Quant à moi dans mon interprétation de ses œuvres, j’adoptais la stratégie de vente qui consistait à concilier la vision picturale du maître avec ma vision du monde, celui d’un gosse de 13 ans. Ainsi, dans ma présentation des tableaux aux observateurs avais-je souvent recours à des personnages mystérieux tels que Guinarou, le roi de Guinée, et Trimobé, personnage mi-homme mi- cheval des contes et légendes de la forêt, pour enjoliver mon petit baratin dans l’espoir d’attirer l’attention de l’acheteur, de me familiariser avec lui et de vendre les tableaux. Comme dans toute entreprise, je connaissais des soirées fastes où la vente était fructueuse, et parfois malheureuse quand les clients se faisaient rares à l’hôtel. Les clients réguliers du personnel navigant n’hésitaient pas à rencontrer l’artiste. D’autres, notamment les clients anglophones, maintenaient le contact avec Gotène par correspondance. En tant que scribe, ce type de correspondance me permettait d’approfondir mes connaissances de la langue anglaise au fil de mes années scolaires au lycée Savorgnan-de-Brazza. Si je me suis intéressé à la langue anglaise jusqu’à l’étudier et à l’enseigner, cela tient en partie à mon rapprochement avec Gotène, cet homme à la fois affable et mystérieux que nous célébrons aujourd’hui.

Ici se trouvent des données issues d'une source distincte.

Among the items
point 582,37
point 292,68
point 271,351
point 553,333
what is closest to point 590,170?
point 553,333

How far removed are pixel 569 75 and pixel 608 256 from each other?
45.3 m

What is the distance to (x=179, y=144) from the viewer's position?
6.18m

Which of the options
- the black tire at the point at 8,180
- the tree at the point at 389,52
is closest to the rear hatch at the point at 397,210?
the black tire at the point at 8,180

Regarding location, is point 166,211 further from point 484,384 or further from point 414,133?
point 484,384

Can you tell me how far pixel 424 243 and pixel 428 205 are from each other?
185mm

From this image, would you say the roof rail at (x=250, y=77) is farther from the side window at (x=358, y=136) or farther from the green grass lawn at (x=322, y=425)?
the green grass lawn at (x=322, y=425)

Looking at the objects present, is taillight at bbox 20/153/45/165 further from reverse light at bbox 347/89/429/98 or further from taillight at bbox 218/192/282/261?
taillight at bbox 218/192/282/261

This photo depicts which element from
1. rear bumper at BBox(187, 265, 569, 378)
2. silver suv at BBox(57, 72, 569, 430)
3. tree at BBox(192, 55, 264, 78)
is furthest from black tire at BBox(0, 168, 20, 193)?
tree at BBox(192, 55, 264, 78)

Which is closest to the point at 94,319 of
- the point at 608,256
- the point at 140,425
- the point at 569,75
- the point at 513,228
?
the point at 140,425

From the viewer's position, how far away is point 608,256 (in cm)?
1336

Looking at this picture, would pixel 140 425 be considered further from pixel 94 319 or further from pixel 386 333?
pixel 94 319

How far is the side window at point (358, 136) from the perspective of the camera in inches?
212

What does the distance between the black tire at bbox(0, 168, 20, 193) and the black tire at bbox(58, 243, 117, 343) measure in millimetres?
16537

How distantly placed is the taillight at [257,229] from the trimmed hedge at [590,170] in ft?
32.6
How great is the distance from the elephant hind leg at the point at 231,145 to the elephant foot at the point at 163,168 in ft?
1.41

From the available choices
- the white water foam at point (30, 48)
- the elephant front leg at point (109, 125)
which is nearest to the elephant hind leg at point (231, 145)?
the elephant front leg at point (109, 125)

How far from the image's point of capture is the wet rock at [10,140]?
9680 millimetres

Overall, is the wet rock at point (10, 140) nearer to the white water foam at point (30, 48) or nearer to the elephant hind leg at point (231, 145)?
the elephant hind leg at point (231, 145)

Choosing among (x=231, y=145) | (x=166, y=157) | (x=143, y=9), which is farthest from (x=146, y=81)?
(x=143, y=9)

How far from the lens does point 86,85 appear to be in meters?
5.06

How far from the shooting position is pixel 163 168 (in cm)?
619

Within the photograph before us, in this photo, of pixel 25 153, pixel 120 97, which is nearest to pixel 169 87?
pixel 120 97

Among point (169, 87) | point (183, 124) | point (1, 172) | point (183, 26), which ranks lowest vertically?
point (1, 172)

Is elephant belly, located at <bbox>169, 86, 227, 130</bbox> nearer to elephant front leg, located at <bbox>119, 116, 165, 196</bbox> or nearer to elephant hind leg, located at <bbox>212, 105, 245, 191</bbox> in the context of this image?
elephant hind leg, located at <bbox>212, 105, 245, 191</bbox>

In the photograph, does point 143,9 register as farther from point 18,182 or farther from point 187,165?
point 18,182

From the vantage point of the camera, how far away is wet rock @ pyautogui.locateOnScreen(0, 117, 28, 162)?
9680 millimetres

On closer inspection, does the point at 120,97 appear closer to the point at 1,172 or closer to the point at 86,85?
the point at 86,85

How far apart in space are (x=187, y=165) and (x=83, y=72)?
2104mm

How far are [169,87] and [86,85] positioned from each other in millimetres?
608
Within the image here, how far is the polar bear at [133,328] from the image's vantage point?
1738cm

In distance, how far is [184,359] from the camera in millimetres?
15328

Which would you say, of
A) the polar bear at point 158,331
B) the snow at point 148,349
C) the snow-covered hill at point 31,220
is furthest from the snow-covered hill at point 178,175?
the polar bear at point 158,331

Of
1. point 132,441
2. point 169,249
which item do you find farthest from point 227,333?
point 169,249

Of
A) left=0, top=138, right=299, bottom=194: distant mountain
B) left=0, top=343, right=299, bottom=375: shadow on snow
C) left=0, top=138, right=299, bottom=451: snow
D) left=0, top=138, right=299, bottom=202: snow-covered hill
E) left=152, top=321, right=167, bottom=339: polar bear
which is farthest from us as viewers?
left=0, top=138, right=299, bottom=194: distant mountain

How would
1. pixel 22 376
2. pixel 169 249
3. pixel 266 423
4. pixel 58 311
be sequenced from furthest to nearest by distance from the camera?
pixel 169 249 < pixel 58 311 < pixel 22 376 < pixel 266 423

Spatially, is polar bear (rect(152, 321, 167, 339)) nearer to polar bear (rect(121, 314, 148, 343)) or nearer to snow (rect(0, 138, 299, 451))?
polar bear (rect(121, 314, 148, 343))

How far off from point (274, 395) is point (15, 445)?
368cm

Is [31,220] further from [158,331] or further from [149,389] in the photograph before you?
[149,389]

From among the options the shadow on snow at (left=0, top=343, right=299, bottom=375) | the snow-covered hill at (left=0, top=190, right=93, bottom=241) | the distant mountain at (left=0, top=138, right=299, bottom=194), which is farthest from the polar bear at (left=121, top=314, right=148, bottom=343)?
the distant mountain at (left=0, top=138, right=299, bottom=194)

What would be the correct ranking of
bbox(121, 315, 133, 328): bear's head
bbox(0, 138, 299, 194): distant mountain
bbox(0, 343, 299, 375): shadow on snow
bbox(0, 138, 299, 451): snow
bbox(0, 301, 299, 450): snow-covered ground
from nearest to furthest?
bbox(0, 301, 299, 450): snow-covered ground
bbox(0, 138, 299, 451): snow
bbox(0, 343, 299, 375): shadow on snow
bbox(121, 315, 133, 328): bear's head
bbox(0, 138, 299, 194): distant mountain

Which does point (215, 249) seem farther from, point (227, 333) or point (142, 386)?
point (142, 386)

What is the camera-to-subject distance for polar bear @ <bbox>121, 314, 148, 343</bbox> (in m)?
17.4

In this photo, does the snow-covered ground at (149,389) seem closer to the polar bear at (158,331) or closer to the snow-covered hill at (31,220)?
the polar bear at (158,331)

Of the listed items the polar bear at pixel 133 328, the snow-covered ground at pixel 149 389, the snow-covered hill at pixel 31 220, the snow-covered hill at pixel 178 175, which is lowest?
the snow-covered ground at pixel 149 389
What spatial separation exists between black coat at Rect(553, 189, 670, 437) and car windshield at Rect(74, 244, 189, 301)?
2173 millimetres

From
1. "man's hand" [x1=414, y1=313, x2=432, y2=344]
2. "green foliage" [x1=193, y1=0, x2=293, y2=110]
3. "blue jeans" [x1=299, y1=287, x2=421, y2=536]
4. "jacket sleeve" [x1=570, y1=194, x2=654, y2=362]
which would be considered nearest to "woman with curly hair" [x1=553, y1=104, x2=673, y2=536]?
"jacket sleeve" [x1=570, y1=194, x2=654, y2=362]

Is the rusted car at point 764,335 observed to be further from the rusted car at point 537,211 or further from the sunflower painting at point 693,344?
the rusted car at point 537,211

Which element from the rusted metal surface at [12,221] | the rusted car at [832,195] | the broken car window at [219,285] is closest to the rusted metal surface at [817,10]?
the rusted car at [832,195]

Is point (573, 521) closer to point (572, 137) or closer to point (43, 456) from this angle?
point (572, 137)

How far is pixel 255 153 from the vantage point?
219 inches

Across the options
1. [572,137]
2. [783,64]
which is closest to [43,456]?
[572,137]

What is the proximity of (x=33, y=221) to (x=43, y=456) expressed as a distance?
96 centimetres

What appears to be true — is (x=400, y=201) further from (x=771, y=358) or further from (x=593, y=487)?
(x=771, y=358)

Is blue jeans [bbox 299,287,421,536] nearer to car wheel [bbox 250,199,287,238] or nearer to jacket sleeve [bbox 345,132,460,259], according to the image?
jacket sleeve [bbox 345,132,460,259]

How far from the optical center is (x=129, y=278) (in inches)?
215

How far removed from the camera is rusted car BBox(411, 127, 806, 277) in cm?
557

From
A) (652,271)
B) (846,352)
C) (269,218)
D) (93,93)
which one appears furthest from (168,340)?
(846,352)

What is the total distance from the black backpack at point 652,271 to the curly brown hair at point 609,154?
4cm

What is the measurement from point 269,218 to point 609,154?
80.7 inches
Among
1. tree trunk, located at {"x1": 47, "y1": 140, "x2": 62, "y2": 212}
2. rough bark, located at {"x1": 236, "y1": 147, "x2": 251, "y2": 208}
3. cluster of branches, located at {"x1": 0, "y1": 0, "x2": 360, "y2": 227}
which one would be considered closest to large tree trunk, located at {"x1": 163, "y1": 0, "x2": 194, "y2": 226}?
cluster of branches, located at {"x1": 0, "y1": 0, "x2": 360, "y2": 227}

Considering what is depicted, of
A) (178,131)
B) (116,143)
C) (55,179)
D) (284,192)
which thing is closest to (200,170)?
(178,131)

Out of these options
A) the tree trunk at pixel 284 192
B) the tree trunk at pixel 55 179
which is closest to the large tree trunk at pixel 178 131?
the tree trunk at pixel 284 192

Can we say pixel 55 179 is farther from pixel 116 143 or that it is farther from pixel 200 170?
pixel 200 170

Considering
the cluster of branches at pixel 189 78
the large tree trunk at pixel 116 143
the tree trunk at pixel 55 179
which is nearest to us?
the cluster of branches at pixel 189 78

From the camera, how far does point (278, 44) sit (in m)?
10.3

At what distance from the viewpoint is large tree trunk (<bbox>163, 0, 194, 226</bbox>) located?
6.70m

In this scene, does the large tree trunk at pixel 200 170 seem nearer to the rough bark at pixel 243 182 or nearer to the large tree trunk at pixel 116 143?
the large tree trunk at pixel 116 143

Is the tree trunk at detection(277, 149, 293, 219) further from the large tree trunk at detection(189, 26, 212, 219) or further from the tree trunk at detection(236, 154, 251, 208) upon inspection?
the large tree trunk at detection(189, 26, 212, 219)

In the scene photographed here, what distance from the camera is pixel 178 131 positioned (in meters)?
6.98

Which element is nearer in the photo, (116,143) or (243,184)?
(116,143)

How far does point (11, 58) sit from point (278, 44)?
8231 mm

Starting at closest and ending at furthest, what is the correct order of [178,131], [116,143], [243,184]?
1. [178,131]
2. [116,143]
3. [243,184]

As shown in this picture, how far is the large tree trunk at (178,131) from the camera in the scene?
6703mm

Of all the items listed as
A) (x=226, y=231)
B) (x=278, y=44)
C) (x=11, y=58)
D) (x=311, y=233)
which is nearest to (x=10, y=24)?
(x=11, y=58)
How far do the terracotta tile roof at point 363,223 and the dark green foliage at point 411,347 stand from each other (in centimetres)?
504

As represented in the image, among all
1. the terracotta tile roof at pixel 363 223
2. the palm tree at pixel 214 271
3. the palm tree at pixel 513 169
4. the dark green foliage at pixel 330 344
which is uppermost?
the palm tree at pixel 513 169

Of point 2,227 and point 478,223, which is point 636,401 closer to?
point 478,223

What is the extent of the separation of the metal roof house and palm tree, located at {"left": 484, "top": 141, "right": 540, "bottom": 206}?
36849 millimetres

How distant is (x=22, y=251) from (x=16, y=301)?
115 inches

À l’âge adulte, devenu enseignant à l’université Marien-Ngouabi, lors des manifestations culturelles destinées à faire connaître le Congo et l’Afrique, je n’ai ménagé aucun effort pour faire connaître les œuvres de Gotène. Je continue de fréquenter l’illustre artiste. Nous partageons nos souvenirs du passé, ce passé lointain aujourd’hui revisité à travers ses œuvres.
Voilà le témoignage qu’a voulu porter un enfant de Poto-Poto sur Marcel Gotène.